On the day that the Guild will be joining other entertainment unions to lobby MPs to save children's TV, it's worth reflecting on just how many young imaginations Postgate's creations have delighted over the years.
As BBC News reports, getting series greenlit used to be quite straightforward.
Describing the commissioning process, Mr Postgate said: "We would go to the BBC once a year, show them the films we'd made, and they would say, 'Yes, lovely, now what are you going to do next?'"Elsewhere on BBC News, there's a full obituary.
"We would tell them, and they would say, 'That sounds fine, we'll mark it in for 18 months from now', and we would be given praise and encouragement and some money in advance, and we'd just go away and do it."
Their [Postagte and Peter Firmin, who did the artwork] work took on a decidedly surreal edge with the Clangers, pink creatures with pointed noses who lived on a blue moon with a friendly soup dragon, and spoke in whistles.
Postgate and another actor did their voices with Swanee whistles, after Postgate had painstakingly written out every word of the script.
The original dialogue was virtually indecipherable, which didn't stop Postgate getting into trouble when a BBC executive correctly divined that for one clanger he'd written the line: "Oh sod it, the bloody thing won't open".

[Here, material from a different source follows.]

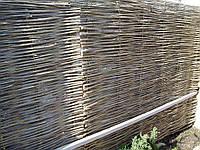 Плетенный деревянный забор из лозы в Украине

Update (10.12.2008): In The Guardian there are numerous tributes to Postgate, including from writer Michael Rosen.
He was one of the great storytellers on television. It's actually very hard to tell stories well on television, for the rather obvious reason that the audience is not physically there. He was able to do that. What was also extraordinary was that he did it in very different ways, across very different formats.